Increased deafferentation-induced cell death in chick brainstem auditory neurons following blockade of mitochondrial protein synthesis with chloramphenicol

Abstract

Second-order auditory neurons in nucleus magnocellularis (NM) of the chick brainstem undergo a series of rapid metabolic changes following unilateral cochlea removal, culminating in the death of 25% of NM neurons. Within hours of cochlea removal, ipsilateral NM neurons show marked increases in histochemical staining for the mitochondrial enzymes succinate dehydrogenase and cytochrome oxidase (CO). We have shown previously in an ultrastructural study that these increases in oxidative capacity are mediated in part by a rapid increase in mitochondrial volume within deafferented neurons. In neurons that are destined to die as a result of deafferentation, mitochondria are smaller, stain poorly for CO, and often contain vacuoles associated with oxidative dysfunction. Our present set of experiments is designed to test the hypothesis that increases in oxidative metabolism are necessary for NM neuronal survival following removal of afferent input.

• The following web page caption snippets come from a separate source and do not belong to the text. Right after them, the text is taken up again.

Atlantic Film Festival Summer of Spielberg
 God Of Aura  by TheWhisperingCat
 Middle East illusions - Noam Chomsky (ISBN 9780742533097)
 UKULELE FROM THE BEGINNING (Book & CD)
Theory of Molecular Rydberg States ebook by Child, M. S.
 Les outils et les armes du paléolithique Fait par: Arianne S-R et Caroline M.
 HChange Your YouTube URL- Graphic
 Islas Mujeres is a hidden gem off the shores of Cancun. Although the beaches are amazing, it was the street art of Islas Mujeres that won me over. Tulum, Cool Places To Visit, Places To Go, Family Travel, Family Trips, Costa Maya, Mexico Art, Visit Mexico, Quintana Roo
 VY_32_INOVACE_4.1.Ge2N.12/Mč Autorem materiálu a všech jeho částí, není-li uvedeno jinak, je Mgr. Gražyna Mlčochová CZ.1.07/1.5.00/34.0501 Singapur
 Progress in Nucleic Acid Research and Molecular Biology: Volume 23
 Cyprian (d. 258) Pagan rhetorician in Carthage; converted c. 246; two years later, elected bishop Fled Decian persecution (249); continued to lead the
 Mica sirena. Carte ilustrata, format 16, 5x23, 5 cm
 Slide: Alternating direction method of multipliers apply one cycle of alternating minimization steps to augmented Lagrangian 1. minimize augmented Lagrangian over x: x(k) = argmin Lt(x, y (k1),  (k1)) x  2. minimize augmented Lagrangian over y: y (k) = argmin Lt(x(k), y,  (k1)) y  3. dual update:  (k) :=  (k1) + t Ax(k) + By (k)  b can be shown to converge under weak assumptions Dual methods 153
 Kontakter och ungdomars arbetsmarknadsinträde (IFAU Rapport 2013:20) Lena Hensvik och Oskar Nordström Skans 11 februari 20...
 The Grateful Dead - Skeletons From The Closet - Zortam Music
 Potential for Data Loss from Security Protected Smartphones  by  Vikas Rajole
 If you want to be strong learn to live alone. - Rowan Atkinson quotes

We used chloramphenicol (CAP), a mitochondrial protein synthesis inhibitor, to block the characteristic increase in CO activity and mitochondrial proliferation following cochlea removal. We then studied the effects of CAP on NM neuronal survival following deafferentation. When CAP was administered continuously at 600 mg/kg/d for 5 d following cochlea removal, deafferentation-induced neuronal death in NM was significantly increased from 22% to 36%. Higher-dose (1200 mg/kg/d) pulses of CAP were administered for the first 6, 12, or 24 hr following cochlea removal. After 5 d survival, greater increases in neuronal cell death were found in animals treated for the first 12 or 24 hr (65% neuronal death). CAP administration for the first 6 hr had no significant effect on neuronal survival. The effects of CAP on neuronal cell death in NM are not likely to be due to systemic effects of the drug, but instead to a specific change in mitochondrial function. Our results suggest that enhanced oxidative enzyme function plays an important role in the survival of NM neurons during the first 24 hr after deafferentation. The nature of the signal(s) eliciting mitochondrial enhancement and the means by which it influences NM survival are not known.